Он доел пирожок и смял салфетку в комок.
— Расскажите мне — как вы сюда попали?
— Я была потеряна, — сказал она. — Моя мать была дурная женщина. Она забрала меня у моего отца, так что я никогда его не знала. У меня никогда не было еды вдоволь и одежды, чтобы не мерзнуть, и моя мать научила меня воровать. Она щипала меня, если я не приносила домой то, что она хотела.

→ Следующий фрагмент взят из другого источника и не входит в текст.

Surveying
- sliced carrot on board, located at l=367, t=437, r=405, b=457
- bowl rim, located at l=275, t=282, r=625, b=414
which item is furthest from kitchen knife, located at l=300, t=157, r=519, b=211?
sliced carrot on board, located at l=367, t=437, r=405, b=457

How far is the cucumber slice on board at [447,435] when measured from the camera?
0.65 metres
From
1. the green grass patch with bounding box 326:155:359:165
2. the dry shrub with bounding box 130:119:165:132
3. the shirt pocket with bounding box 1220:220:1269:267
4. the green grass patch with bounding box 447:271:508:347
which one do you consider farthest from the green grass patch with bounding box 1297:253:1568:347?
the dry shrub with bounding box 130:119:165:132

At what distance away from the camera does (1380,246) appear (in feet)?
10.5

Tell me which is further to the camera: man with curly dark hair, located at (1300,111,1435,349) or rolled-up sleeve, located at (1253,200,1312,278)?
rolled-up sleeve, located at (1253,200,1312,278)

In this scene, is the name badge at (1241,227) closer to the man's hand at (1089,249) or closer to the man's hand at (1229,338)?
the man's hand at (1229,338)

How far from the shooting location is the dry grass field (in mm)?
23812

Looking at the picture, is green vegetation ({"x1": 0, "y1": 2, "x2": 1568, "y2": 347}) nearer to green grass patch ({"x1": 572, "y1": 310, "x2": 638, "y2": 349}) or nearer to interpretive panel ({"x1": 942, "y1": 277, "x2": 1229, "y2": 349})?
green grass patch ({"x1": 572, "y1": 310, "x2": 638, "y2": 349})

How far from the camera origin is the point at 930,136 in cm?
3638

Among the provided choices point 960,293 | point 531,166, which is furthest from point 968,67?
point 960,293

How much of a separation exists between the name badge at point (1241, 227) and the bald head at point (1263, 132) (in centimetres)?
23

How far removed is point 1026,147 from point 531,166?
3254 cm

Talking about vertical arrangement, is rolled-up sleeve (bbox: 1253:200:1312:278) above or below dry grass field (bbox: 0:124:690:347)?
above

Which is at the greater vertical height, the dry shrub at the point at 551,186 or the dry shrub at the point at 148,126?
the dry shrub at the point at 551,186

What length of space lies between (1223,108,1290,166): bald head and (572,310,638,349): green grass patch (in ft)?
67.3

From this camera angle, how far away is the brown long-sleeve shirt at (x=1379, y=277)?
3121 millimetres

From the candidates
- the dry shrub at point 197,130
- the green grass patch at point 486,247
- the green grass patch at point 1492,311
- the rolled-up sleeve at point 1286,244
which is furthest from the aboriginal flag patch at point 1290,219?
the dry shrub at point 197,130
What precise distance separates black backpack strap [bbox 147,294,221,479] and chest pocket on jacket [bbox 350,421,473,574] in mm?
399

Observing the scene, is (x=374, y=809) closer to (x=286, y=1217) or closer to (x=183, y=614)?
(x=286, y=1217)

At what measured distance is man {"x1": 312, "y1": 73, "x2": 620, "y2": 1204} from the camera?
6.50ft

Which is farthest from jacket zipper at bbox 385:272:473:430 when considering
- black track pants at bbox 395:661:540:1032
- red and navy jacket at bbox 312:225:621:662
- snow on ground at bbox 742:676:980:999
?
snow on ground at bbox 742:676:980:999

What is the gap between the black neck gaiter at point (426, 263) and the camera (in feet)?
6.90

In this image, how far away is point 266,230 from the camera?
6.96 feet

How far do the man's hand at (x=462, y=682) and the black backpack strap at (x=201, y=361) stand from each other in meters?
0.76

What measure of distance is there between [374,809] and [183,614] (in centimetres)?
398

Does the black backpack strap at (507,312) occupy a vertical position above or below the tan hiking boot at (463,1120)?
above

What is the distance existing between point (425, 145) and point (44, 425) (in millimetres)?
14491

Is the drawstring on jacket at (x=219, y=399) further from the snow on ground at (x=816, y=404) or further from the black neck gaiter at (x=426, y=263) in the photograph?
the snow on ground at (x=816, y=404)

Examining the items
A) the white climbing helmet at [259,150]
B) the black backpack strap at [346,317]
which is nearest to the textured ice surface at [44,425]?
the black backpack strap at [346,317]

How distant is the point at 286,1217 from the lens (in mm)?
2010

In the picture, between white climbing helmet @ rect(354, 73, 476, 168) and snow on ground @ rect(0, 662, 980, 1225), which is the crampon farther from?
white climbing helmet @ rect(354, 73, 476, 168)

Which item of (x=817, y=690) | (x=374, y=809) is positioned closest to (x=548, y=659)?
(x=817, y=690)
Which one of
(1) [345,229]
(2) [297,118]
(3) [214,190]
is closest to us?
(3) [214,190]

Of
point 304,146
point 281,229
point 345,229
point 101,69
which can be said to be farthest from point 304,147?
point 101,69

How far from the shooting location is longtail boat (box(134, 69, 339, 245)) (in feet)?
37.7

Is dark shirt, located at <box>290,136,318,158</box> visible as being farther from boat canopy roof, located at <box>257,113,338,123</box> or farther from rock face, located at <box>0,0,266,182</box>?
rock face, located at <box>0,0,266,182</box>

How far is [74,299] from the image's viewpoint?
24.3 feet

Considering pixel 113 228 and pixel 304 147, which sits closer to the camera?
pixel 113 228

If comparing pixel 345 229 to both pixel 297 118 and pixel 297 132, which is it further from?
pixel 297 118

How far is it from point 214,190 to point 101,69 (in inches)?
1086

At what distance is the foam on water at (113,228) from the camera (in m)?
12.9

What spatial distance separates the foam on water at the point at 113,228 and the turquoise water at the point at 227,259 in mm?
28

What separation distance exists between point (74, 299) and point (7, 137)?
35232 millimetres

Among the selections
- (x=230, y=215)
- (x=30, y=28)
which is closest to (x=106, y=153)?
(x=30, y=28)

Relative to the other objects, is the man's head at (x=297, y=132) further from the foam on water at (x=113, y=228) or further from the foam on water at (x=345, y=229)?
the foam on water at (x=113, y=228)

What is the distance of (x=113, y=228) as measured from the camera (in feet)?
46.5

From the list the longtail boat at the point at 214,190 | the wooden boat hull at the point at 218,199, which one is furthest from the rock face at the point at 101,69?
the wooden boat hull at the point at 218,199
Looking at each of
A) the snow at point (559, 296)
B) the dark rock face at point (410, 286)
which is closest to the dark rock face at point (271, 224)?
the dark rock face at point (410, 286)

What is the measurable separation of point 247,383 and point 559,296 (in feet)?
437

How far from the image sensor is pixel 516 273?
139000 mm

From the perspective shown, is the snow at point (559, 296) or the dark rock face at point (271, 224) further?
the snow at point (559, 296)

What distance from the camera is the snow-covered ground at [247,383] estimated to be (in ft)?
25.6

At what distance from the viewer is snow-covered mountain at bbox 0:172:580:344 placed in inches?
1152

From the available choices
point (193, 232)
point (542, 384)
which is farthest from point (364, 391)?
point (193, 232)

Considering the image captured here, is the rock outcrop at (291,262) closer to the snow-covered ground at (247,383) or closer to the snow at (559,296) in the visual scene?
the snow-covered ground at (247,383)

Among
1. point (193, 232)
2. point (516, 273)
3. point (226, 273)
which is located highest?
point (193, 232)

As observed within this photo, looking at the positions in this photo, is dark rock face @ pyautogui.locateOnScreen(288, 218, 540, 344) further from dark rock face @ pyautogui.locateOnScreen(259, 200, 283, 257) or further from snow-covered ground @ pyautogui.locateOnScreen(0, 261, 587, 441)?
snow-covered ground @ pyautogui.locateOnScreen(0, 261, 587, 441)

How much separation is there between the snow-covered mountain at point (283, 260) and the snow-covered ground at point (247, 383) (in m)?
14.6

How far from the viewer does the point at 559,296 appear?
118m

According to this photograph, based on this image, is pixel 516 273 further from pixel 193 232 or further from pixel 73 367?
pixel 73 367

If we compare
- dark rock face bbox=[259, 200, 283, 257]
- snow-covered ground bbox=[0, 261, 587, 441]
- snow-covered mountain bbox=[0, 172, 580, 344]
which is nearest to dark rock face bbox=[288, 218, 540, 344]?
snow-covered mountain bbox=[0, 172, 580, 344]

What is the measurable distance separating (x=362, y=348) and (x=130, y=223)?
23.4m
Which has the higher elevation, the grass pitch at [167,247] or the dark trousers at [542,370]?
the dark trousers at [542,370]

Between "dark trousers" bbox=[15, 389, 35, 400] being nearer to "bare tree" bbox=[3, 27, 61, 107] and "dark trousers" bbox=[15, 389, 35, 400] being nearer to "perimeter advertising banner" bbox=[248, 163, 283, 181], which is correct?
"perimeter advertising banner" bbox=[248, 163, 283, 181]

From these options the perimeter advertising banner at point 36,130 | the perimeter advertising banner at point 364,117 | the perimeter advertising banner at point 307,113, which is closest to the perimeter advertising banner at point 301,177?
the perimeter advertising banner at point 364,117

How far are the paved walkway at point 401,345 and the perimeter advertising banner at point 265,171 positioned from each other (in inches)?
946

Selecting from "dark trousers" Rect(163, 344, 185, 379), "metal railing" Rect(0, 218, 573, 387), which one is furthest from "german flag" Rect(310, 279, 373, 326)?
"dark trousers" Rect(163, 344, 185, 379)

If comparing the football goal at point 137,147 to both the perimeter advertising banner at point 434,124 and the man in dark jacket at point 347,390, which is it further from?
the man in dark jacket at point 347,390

— Вот как! — кротко проговорил С.Т.
— Да, сэр, — сказала Голубка Мира. — Я не знала, что поступаю нехорошо, но я была очень несчастна. Я была, как… как всего лишь муравей среди всех других муравьев. Я была одинока, но идти было некуда, и никому не было до меня дела. — Она опустила голову на сложенные руки. — А потом мне встретились девушки, которые раздавали одежду на перекрестке. — Она подняла голову, задумчиво улыбаясь. — Они дали мне юбку и чепец. Они казались такими веселыми, такими счастливыми. Они предложили мне стать их подругой, они взяли меня туда, где остановились, и дали мне еды. Они сказали, что я не должна возвращаться к моей матери. Когда я сказала им, что мне больше некуда идти, они дали мне достаточно денег, чтобы доехать на дилижансе до Хексхэма, а оттуда я пешком пришла сюда, и меня встретили так же приветливо, как и вас. Это чудесное место. Просто как семья.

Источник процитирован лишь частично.